-- Exercise goal --
From the material that follows, count the lines with the word "utag" in them. Reply with the number only.

-- Data for this task --
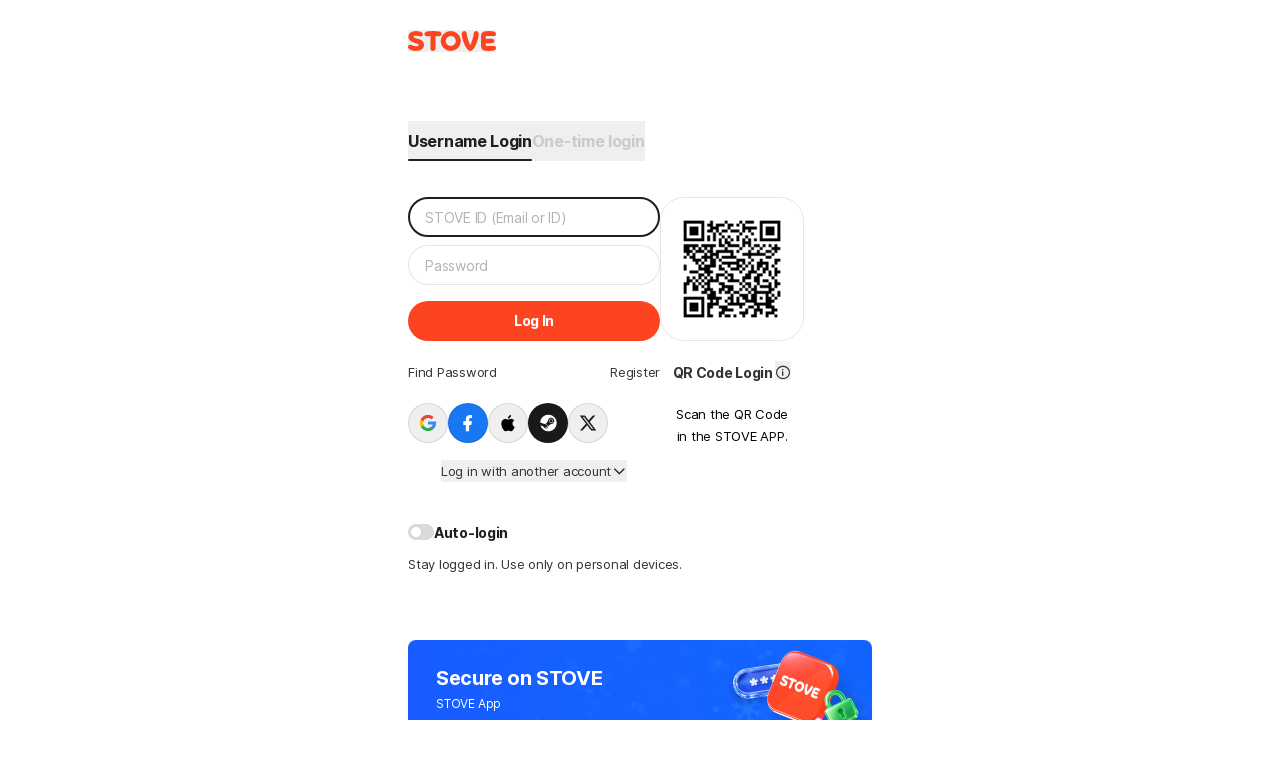

--- FILE ---
content_type: application/javascript
request_url: https://accounts.onstove.com/_nuxt/8c0dea6.modern.js
body_size: 1254
content:
(window.webpackJsonp=window.webpackJsonp||[]).push([[20],{927:function(e,t,o){"use strict";o.r(t);var n=o(50),r=o(79),l=o(23),c=o(69),d=function(e,t,o,desc){var n,r=arguments.length,l=r<3?t:null===desc?desc=Object.getOwnPropertyDescriptor(t,o):desc;if("object"==typeof Reflect&&"function"==typeof Reflect.decorate)l=Reflect.decorate(e,t,o,desc);else for(var i=e.length-1;i>=0;i--)(n=e[i])&&(l=(r<3?n(l):r>3?n(t,o,l):n(t,o))||l);return r>3&&l&&Object.defineProperty(t,o,l),l},f=class extends r.a{constructor(){super(...arguments),this.curLocale=this.getLocale,this.placement="top-end"}get locales(){var e;return(null===(e=this.provider)||void 0===e?void 0:e.list)||[]}get getLocale(){return this.provider.list.includes(this.$i18n.locale)?this.$i18n.locale:"en"}clickDropbox(){Object(l.c)("LOCALE"),Object(l.e)("LOCALE",this.curLocale.toUpperCase()),Object(c.a)({clickArea:"login",clickSarea:"language_cb",clickUrl:window.location.href},{extraData:{inflow_path:this.$route.query.inflow_path||"NONE",inflow_game_no:this.$route.query.game_no||0}}),location.reload()}openDropdown(){var e=document.querySelector(".stds-dropdown-list");e.getBoundingClientRect().top,e.getBoundingClientRect().height,window.innerHeight||document.documentElement.clientHeight}closeDropdown(){}};d([Object(n.Prop)()],f.prototype,"provider",void 0);var m=f=d([n.Component],f),w=o(68),component=Object(w.a)(m,(function(){var e=this,t=e._self._c;e._self._setupProxy;return e.curLocale?t("SDropdown",{ref:"dropdown",staticClass:"[&_.stds-dropdown-list]:!rounded-[1.2rem] group [&_.stds-dropdown-list]:min-w-[15.3rem]",attrs:{variant:"text",size:"sm","is-disabled":!1,placement:e.placement},on:{change:e.clickDropbox,open:e.openDropdown,close:e.closeDropdown},model:{value:e.curLocale,callback:function(t){e.curLocale=t},expression:"curLocale"}},[t("SDropdownButton",{staticClass:"flex justify-center items-center [&>span]:flex [&>span]:justify-start [&>span]:items-center [&>i]:!ml-[0.8rem]"},[t("SIcon",{staticClass:"text-on-surface-elevation-3",attrs:{icon:"ic-v2-navigation-language-line",size:"xl"}}),e._v(" "),t("SText",{staticClass:"tracking-[-0.025rem] ml-[0.4rem] block whitespace-nowrap group-hover:underline active:underline underline-offset-[0.3rem] font-medium",attrs:{as:"span",fontSize:"sm",lineHeight:"md",fontWeight:"medium",color:"",default:"Text"}},[e._v("\n            "+e._s(e.$t("locale.coverages.".concat(e.curLocale)))+"\n        ")])],1),e._v(" "),t("template",{slot:"dropdownItems"},e._l(e.locales,(function(o){return t("SDropdownItem",{key:o,staticClass:"[&_.stds-dropdown-list-item]",attrs:{value:o}},[t("span",{staticClass:"line-clamp-1 text-left"},[e._v(e._s(e.$t("locale.coverages.".concat(o))))])])})),1)],2):e._e()}),[],!1,null,null,null);t.default=component.exports}}]);
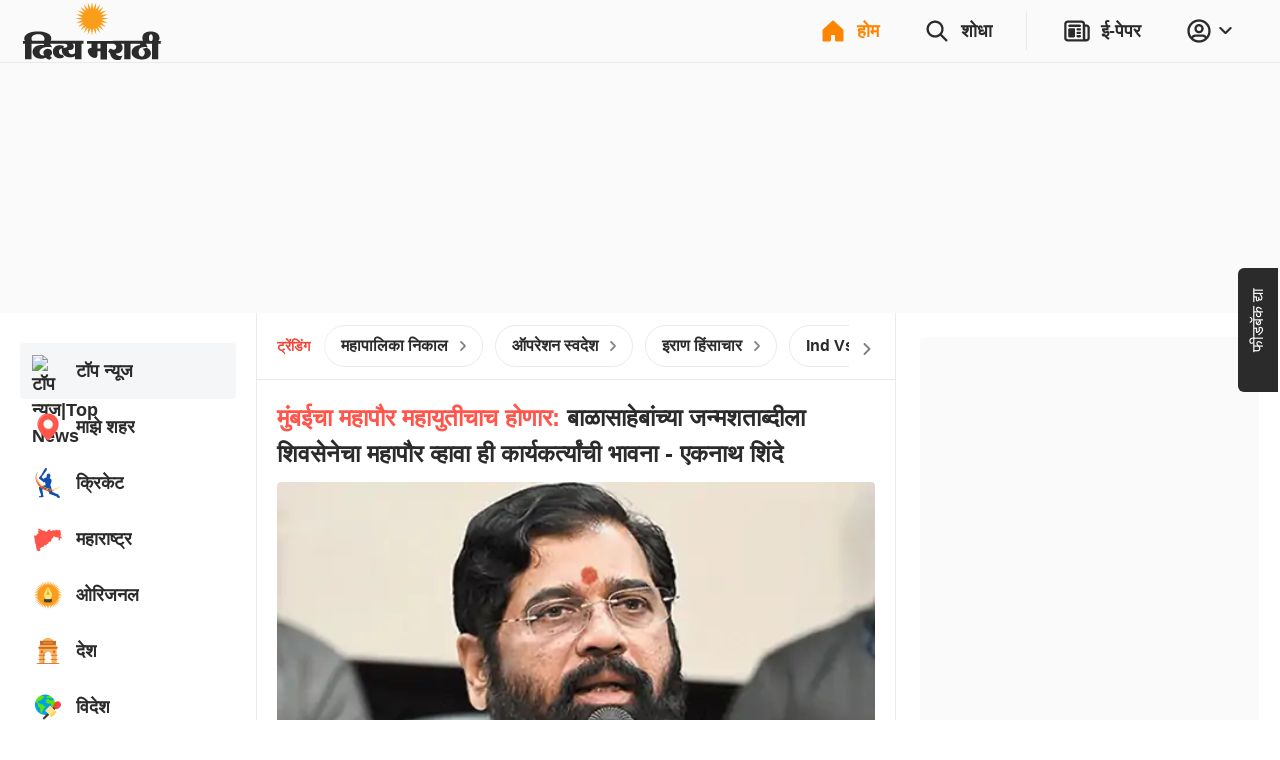

--- FILE ---
content_type: application/javascript; charset=utf-8
request_url: https://fundingchoicesmessages.google.com/f/AGSKWxWEnEzImNWMDq_IZzd5wmHpyO5_DRDmEFbUWA60VRIkHq9Ds_HvAeBKYyu3AWNWWTpFI_9f8kdkczgFr0f4XpgkYMIf6XZ0Vm01UtNRnM2ZG5LtFal_j7IhDcwpUMqu2KQpBxOc4Is1dq8GDFUq12C3jBtkebRxvXn_WzKbE4Meg4XS0aDVohGySnEr/_/ad-600-.lazyload-ad-/ads/pop./bbad8.&strategy=adsense&
body_size: -1294
content:
window['84713b64-e7fc-428f-9b2f-9711b94afd84'] = true;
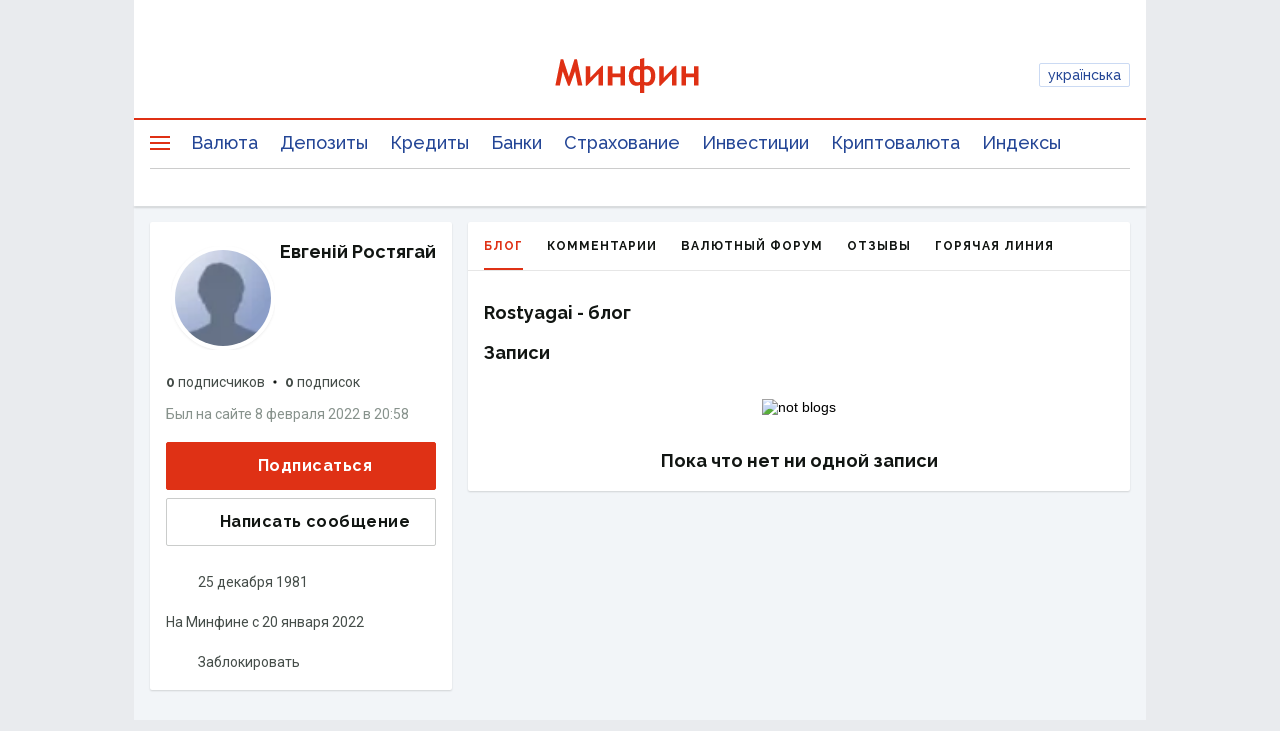

--- FILE ---
content_type: text/html; charset=utf-8
request_url: https://www.google.com/recaptcha/api2/aframe
body_size: 136
content:
<!DOCTYPE HTML><html><head><meta http-equiv="content-type" content="text/html; charset=UTF-8"></head><body><script nonce="gs1dMlCFG_h2ek-d1rtRSg">/** Anti-fraud and anti-abuse applications only. See google.com/recaptcha */ try{var clients={'sodar':'https://pagead2.googlesyndication.com/pagead/sodar?'};window.addEventListener("message",function(a){try{if(a.source===window.parent){var b=JSON.parse(a.data);var c=clients[b['id']];if(c){var d=document.createElement('img');d.src=c+b['params']+'&rc='+(localStorage.getItem("rc::a")?sessionStorage.getItem("rc::b"):"");window.document.body.appendChild(d);sessionStorage.setItem("rc::e",parseInt(sessionStorage.getItem("rc::e")||0)+1);localStorage.setItem("rc::h",'1769355346719');}}}catch(b){}});window.parent.postMessage("_grecaptcha_ready", "*");}catch(b){}</script></body></html>

--- FILE ---
content_type: application/javascript; charset=utf-8
request_url: https://fundingchoicesmessages.google.com/f/AGSKWxUI_lUIOuO0DciS4hdHObErsLfWXe8_qRImMbI-_TKFC5LhkpAid-gR2joCl_3tmaa7weM2i55Mw_xjYiwOSjtv7Im5poiMGPtAFO20Iccg0ff2nYqlWYbDLg9bFhaxqT095zu52pNf5f7CBIv3cYVXUy5pei6SU-M8aFdjD3-EjcjhXk_P_wceZ_0d/_-advertising11./adinject./textad?/ad_choices_.adserve.
body_size: -1290
content:
window['1ffa9a70-e3a6-410e-bd64-da32715e86d9'] = true;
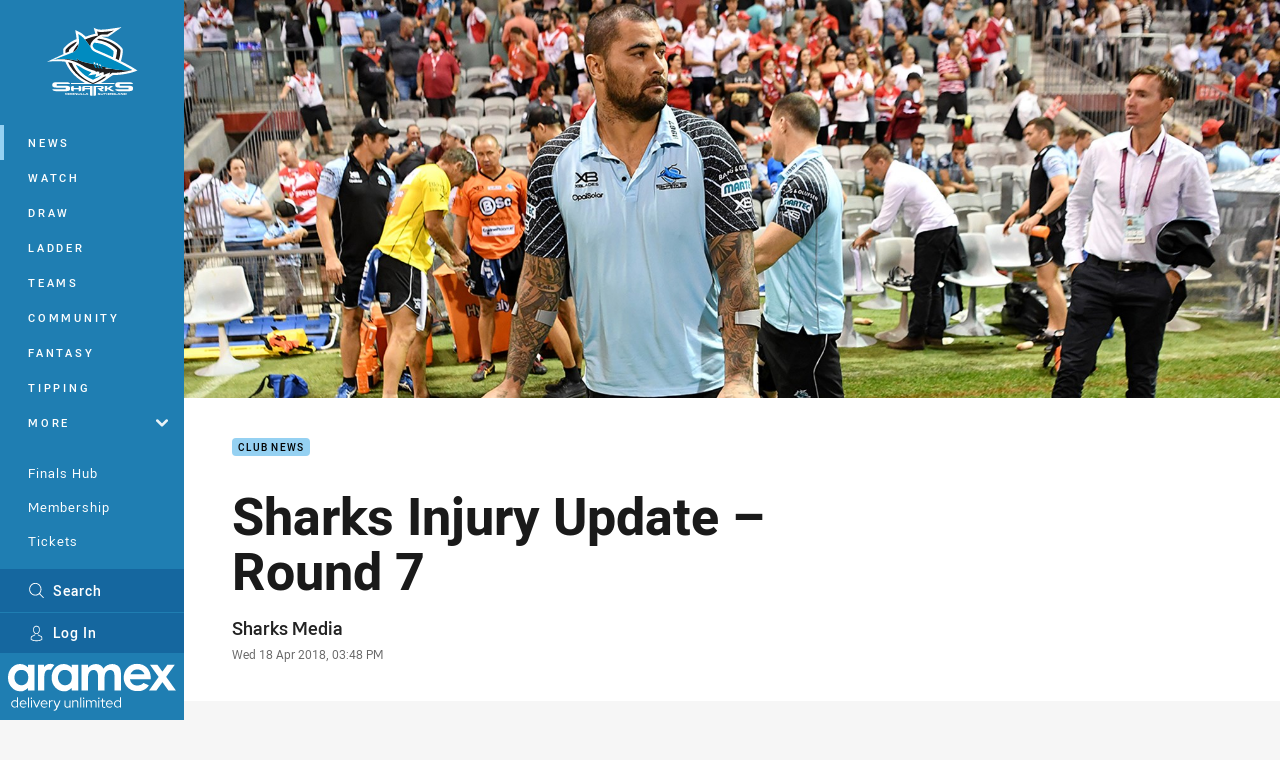

--- FILE ---
content_type: text/html; charset=utf-8
request_url: https://www.google.com/recaptcha/api2/aframe
body_size: 185
content:
<!DOCTYPE HTML><html><head><meta http-equiv="content-type" content="text/html; charset=UTF-8"></head><body><script nonce="YehcQ39EGKD0F6ZdeFUAjw">/** Anti-fraud and anti-abuse applications only. See google.com/recaptcha */ try{var clients={'sodar':'https://pagead2.googlesyndication.com/pagead/sodar?'};window.addEventListener("message",function(a){try{if(a.source===window.parent){var b=JSON.parse(a.data);var c=clients[b['id']];if(c){var d=document.createElement('img');d.src=c+b['params']+'&rc='+(localStorage.getItem("rc::a")?sessionStorage.getItem("rc::b"):"");window.document.body.appendChild(d);sessionStorage.setItem("rc::e",parseInt(sessionStorage.getItem("rc::e")||0)+1);localStorage.setItem("rc::h",'1769053288655');}}}catch(b){}});window.parent.postMessage("_grecaptcha_ready", "*");}catch(b){}</script></body></html>

--- FILE ---
content_type: application/javascript
request_url: https://tags.tiqcdn.com/utag/sharks/nrl-sharks/prod/utag.js
body_size: -49
content:
//tealium universal tag - utag.loader ut4.0.202207181710, Copyright 2022 Tealium.com Inc. All Rights Reserved.
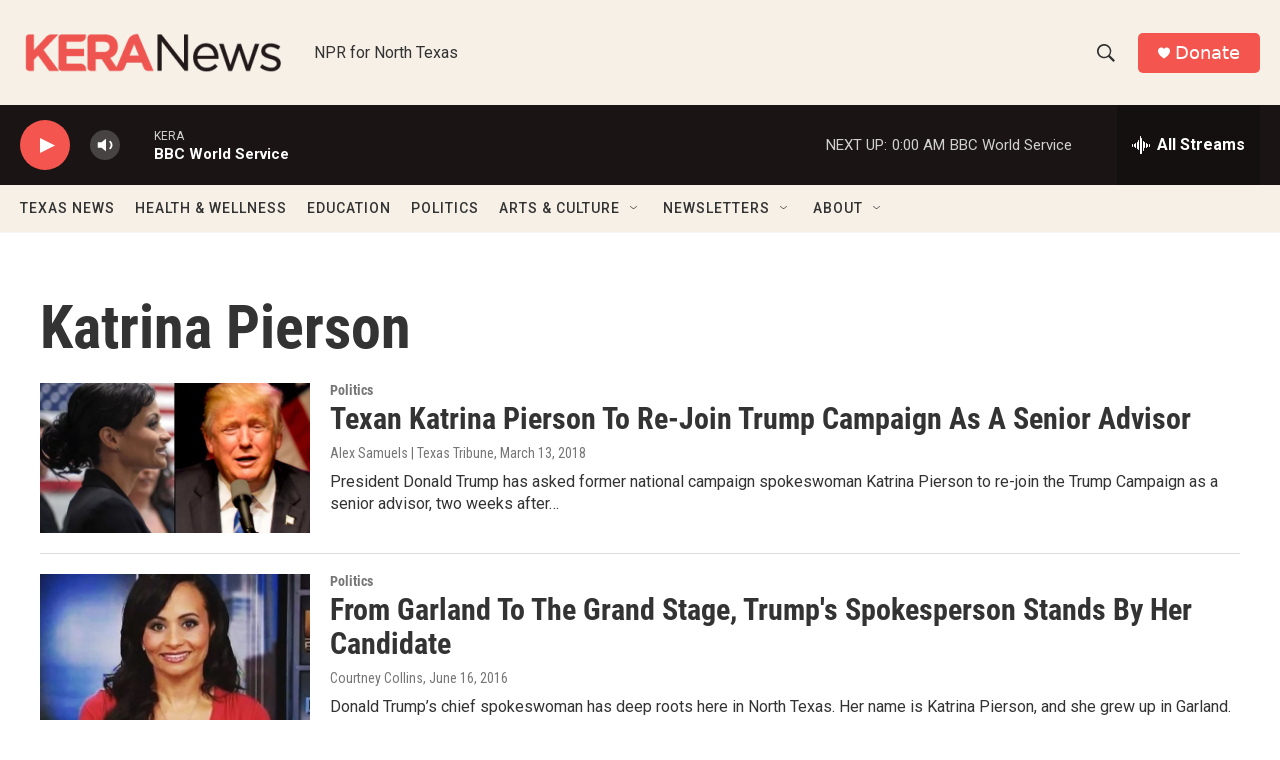

--- FILE ---
content_type: text/html; charset=utf-8
request_url: https://www.google.com/recaptcha/api2/aframe
body_size: 268
content:
<!DOCTYPE HTML><html><head><meta http-equiv="content-type" content="text/html; charset=UTF-8"></head><body><script nonce="2E2OuzjVmFMCKsueNBiBIw">/** Anti-fraud and anti-abuse applications only. See google.com/recaptcha */ try{var clients={'sodar':'https://pagead2.googlesyndication.com/pagead/sodar?'};window.addEventListener("message",function(a){try{if(a.source===window.parent){var b=JSON.parse(a.data);var c=clients[b['id']];if(c){var d=document.createElement('img');d.src=c+b['params']+'&rc='+(localStorage.getItem("rc::a")?sessionStorage.getItem("rc::b"):"");window.document.body.appendChild(d);sessionStorage.setItem("rc::e",parseInt(sessionStorage.getItem("rc::e")||0)+1);localStorage.setItem("rc::h",'1768800748543');}}}catch(b){}});window.parent.postMessage("_grecaptcha_ready", "*");}catch(b){}</script></body></html>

-- Task result --
2